Text Summarization using a Transformer Architecture An Attention based Transformer approach to Abstractive Summarization
Information
Författare: Jonas JonsBeräknat färdigt: 2024-05
Handledare: Mikael Axelsson
Handledares företag/institution: Consid AB
Ämnesgranskare: Ingela Nyström
Övrigt: Söker opponent, redo för presentation
Presentation
Presentatör: Jonas JonsPresentationstid: 2024-05-31 09:15
Opponent: Linnea Lisper
Abstract
With an ever-growing volume of data on the internet and in literature, grasping the full picture of
a subject becomes increasingly difficult. One such area that has been heavily studied is the
COVID-19 pandemic, which prompted a global scientific race to stop, mitigate, and protect
against the virus.
To help manage the vast number of studies on COVID-19 and conclude the scientific findings,
the White House launched the CORD-19 Dataset, an open-source project compiling many of
these studies. Hosted on the popular data science community website Kaggle, this project called
for the community’s aid in deriving new insights from the extensive research available. This
study focuses on two main subjects, with inspiration from the aforementioned subjects: the ever-
growing amount of data and the CORD-19 open-source project.
Grounded in the influential paper “Attention is All You Need” created in 2017, which introduced
the original transformer model (now used in applications like ChatGPT), this study aims to
create a transformer model from scratch to perform text summarization on the samples in the
CORD-19 dataset. By combining cutting-edge transformer technology with the analysis of the
CORD-19 dataset, the study provides valuable contributions to both areas. This is especially
important as the scientific literature on transformers is currently limited, given the recent
development of this type of deep learning network.

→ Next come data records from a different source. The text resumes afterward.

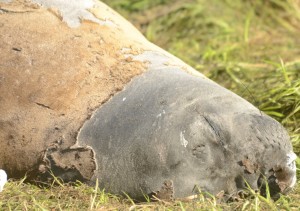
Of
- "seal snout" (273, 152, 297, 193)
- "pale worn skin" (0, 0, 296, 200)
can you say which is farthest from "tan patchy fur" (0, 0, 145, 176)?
"seal snout" (273, 152, 297, 193)

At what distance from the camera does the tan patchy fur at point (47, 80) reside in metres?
2.59

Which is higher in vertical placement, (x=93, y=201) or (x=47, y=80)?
(x=47, y=80)

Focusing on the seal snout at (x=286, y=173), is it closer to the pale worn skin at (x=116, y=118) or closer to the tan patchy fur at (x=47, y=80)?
the pale worn skin at (x=116, y=118)

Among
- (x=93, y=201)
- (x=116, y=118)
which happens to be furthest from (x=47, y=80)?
(x=93, y=201)

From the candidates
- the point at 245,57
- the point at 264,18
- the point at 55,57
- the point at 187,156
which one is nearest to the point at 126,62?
the point at 55,57

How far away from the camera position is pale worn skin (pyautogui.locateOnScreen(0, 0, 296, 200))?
246 centimetres

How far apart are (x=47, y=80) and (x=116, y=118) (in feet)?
0.86

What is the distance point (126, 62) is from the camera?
8.89ft

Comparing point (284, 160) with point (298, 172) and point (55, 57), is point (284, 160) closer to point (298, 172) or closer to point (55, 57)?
point (298, 172)

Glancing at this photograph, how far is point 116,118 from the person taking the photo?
2.56m

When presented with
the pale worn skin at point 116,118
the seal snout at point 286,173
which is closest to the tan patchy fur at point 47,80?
the pale worn skin at point 116,118

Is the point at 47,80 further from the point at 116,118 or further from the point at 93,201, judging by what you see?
the point at 93,201

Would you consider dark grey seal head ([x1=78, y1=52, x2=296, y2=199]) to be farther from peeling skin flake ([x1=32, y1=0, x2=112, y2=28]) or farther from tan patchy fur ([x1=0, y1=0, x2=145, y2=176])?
peeling skin flake ([x1=32, y1=0, x2=112, y2=28])

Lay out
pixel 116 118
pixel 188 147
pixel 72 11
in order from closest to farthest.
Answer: pixel 188 147, pixel 116 118, pixel 72 11
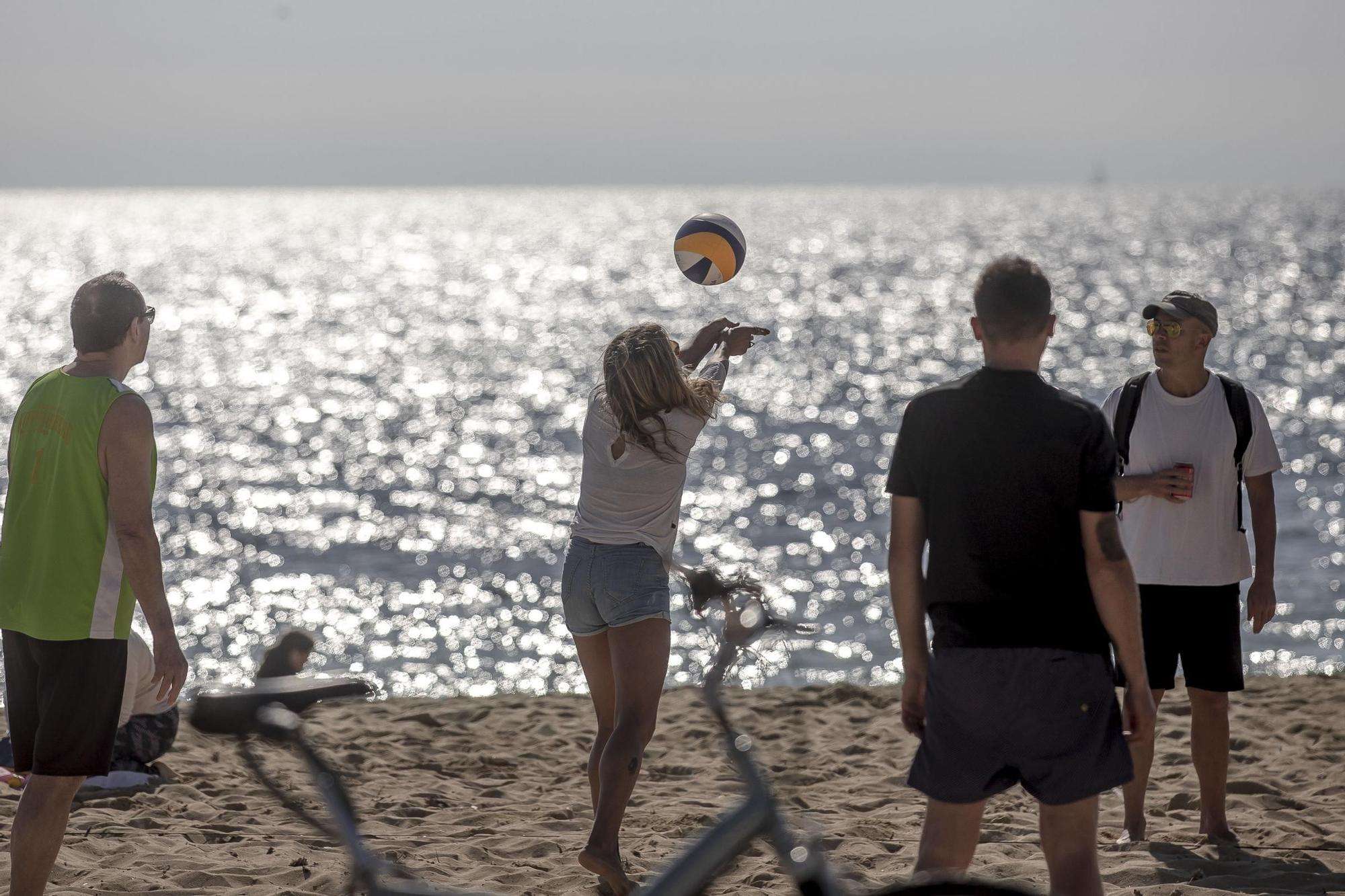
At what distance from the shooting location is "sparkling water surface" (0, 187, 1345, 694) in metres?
13.9

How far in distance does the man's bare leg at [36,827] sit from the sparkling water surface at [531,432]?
7.49ft

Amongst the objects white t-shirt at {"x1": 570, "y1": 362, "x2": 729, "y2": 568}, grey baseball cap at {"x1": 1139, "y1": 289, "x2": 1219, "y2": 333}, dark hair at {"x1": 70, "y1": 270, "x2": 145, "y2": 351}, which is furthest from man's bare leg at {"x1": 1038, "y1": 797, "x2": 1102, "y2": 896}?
dark hair at {"x1": 70, "y1": 270, "x2": 145, "y2": 351}

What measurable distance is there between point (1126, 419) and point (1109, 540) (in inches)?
83.6

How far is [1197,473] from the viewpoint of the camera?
17.0 ft

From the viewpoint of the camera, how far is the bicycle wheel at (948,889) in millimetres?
2895

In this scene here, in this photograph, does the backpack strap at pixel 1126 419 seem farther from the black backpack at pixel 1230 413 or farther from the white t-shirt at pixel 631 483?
the white t-shirt at pixel 631 483

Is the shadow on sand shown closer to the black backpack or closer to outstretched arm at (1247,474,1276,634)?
outstretched arm at (1247,474,1276,634)

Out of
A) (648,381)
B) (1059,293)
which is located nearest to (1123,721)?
(648,381)

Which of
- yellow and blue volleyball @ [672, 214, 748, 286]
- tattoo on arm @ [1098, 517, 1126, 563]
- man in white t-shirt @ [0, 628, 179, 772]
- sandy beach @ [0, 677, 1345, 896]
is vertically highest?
yellow and blue volleyball @ [672, 214, 748, 286]

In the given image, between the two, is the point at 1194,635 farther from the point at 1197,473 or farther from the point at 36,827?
the point at 36,827

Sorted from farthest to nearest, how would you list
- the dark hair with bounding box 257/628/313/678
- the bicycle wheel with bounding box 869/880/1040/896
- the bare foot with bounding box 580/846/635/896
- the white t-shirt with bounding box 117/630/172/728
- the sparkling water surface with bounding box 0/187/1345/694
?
the sparkling water surface with bounding box 0/187/1345/694
the white t-shirt with bounding box 117/630/172/728
the bare foot with bounding box 580/846/635/896
the dark hair with bounding box 257/628/313/678
the bicycle wheel with bounding box 869/880/1040/896

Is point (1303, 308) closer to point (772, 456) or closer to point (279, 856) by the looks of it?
point (772, 456)

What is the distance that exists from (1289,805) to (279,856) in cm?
438

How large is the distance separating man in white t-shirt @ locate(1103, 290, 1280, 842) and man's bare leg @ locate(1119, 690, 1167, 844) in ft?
0.13
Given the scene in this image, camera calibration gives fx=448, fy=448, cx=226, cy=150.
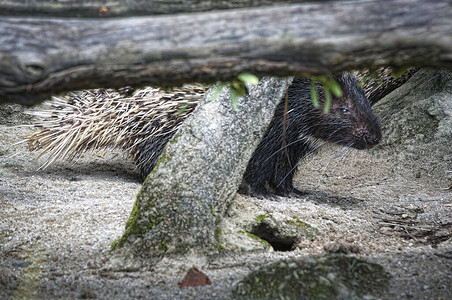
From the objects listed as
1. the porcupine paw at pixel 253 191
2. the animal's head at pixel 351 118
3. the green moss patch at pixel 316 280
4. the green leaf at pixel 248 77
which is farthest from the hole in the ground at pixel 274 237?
the animal's head at pixel 351 118

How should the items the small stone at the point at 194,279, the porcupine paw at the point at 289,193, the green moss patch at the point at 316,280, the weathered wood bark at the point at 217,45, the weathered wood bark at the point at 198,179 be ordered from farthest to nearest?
the porcupine paw at the point at 289,193 < the weathered wood bark at the point at 198,179 < the small stone at the point at 194,279 < the green moss patch at the point at 316,280 < the weathered wood bark at the point at 217,45

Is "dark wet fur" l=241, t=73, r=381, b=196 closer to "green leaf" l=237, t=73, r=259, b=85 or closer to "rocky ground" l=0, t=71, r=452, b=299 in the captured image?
"rocky ground" l=0, t=71, r=452, b=299

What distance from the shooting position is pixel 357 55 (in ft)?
4.92

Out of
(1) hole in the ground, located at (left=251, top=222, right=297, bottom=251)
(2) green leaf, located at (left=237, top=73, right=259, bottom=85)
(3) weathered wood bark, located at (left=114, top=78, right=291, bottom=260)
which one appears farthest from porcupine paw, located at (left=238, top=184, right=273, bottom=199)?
(2) green leaf, located at (left=237, top=73, right=259, bottom=85)

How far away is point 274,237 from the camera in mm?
3018

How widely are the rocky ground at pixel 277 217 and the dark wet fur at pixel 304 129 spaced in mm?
321

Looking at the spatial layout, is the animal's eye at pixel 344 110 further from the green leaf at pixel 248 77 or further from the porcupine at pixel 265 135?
the green leaf at pixel 248 77

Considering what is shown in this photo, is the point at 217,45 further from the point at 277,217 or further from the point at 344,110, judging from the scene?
the point at 344,110

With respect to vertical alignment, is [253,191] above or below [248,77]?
below

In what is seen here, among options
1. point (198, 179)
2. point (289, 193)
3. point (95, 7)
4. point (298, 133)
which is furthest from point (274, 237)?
point (95, 7)

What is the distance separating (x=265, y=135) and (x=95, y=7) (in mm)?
2893

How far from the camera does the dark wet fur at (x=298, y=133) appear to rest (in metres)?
4.29

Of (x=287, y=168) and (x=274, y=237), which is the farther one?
(x=287, y=168)

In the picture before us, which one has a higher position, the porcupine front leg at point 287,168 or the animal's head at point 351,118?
the animal's head at point 351,118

In this thesis, the data from the CORD-19 dataset is downloaded, cleaned, and processed. It is
then fed into a custom-built transformer neural network, specifically modified for the task of text
summarization. Building the network from scratch, rather than using a pre-built model, aims to
foster a deeper understanding of the fundamental technology and its mechanics. The conclusions
and results of this thesis will offer valuable insights into both the transformer model and the
challenges associated with analyzing the CORD-19 dataset.